A 2012 study conducted by L’Oreal estimated the overall value of the Sub-Saharan cosmetics sector to be Euros €6.9bn. Within this, South Africa was found to be the largest marketplace, accounting for €3bn of total revenues, followed by Nigeria with €2.5bn. The fact that we are having to reach back to 8 year old studies in the first place, reveals something about the extent of research being conducted in this area.
It’s also an analysis that should not be taken at face value. We know that there are approximately 30 million females in South Africa compared with 100 million in Nigeria. We also know that the overall GDP of the two countries is relatively similar.
But the argument that South African women have access to greater disposable income, and are therefore more likely to spend on consumer products, is unlikely to be enough to overshadow a literal 3:1 ratio of bodies on the ground.
There is also evidence to suggest that in times of economic hardship, female spending on cosmetics products not only bucks the overall market trend, but can actually increase.

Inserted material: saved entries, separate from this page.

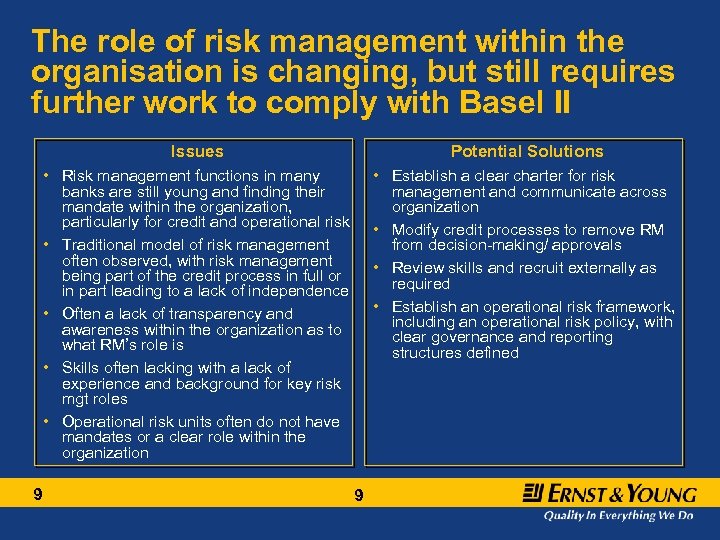 The role of risk management within the organisation is changing, but still requires further work to comply with Basel II

Issues

• Risk management functions in many banks are still young and finding their mandate within the organization, particularly for credit and operational risk

• Traditional model of risk management often observed, with risk management being part of the credit process in full or in part leading to a lack of independence

• Often a lack of transparency and awareness within the organization as to what RM's role is

• Skills often lacking with a lack of experience and background for key risk mgt roles

• Operational risk units often do not have mandates or a clear role within the organization

Potential Solutions

• Establish a clear charter for risk management and communicate across organization

• Modify credit processes to remove RM from decision-making/ approvals

• Review skills and recruit externally as required

• Establish an operational risk framework, including an operational risk policy, with clear governance and reporting structures defined

9

9

ERNST & YOUNG

Quality In Everything We Do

The so-called ‘lipstick effect’ dictates that women view these types of self-enhancement products as a means of investing in themselves, and use makeup to ensure that they achieve their professional ambitions, as well as romantic ones.

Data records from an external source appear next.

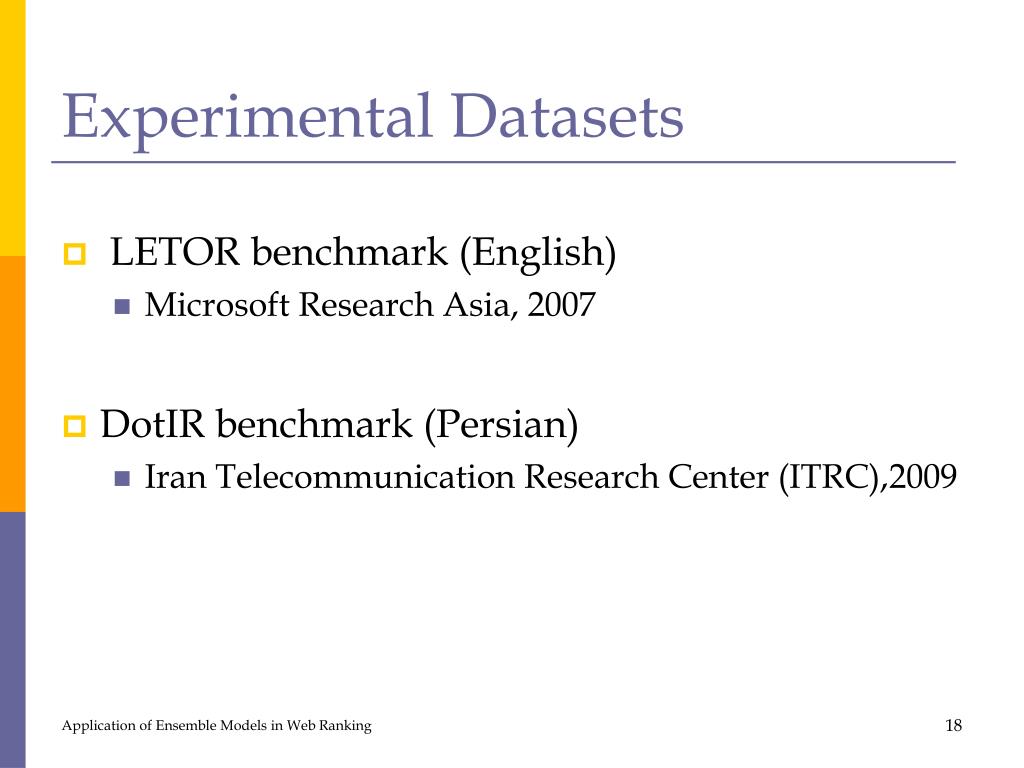 Experimental Datasets

LETOR benchmark (English)

Microsoft Research Asia, 2007

DotIR benchmark (Persian)

Iran Telecommunication Research Center (ITRC),2009

Application of Ensemble Models in Web Ranking

18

Of course, exactly how well the latter argument stacks up begins to take us into the realm of the qualitative. But in many ways that is exactly the point – there needs to be more research being carried out on both a quantitative and qualitative basis that approaches these marketplaces from the point of view of the female psyche, and with the goal of delivering the products women need.
Researching female needs more robustly could yield serious benefits for brands across the globe.
In 2019, Kylie Jenner became the world’s youngest ever self-made billionaire when she sold a 51% stake in her cosmetics brand to Coty Inc. Rihanna’s beauty offering, Fenty, is now estimated to be worth $3bn+.
Between them, these two celebrities have a combined following of 235 million people on their personal Instagram accounts alone, and while they are not all female, it puts the earlier analogy of female consumers as a foreign marketplace into tangible perspective.
We know that women in general are believed to drive 70-80% of consumer spend. This is because they make purchasing decisions on behalf of others. They are often, for example, primary care givers, and responsible for both old and young family members.
African women in particular are not only consumers but also the influencers of global fashion, even when western brands don’t necessarily know it.
From dance and music to fashion and cosmetics, African women – and women of African heritage around the world – have traditionally influenced global culture from time immemorial and continue to do so today, be that in the form of Beyonce and Janet Jackson music videos to top fashion designers like Christian Dior, LV, etc.
Ultimately, more businesses need to start listening. Women represent Africa’s largest growth opportunity, and collecting better information on their spending habits is the key to unlocking this growth.
Such work is not only the preserve of the private sector. In seeking to increase GDP and attract further FDI, Government departments need to understand how critical this demographic is to the future success of nations across the continent, and seek themselves to gather better data on women over a sustained period of time.
This can also be beneficial in the advancement of Sustainable Development Goals (SDGs), where female spending is particularly important because it is more likely to lift families out of abject poverty versus that of men.
Overall, there are lessons to be learned from behaviour in the fashion and cosmetics industries that can in-turn be applied to help fuel wider growth across B2B and consumer sectors. Finding the answer, or answers, to the question of ‘What African women consumers want’ is key to unlocking future growth on the continent.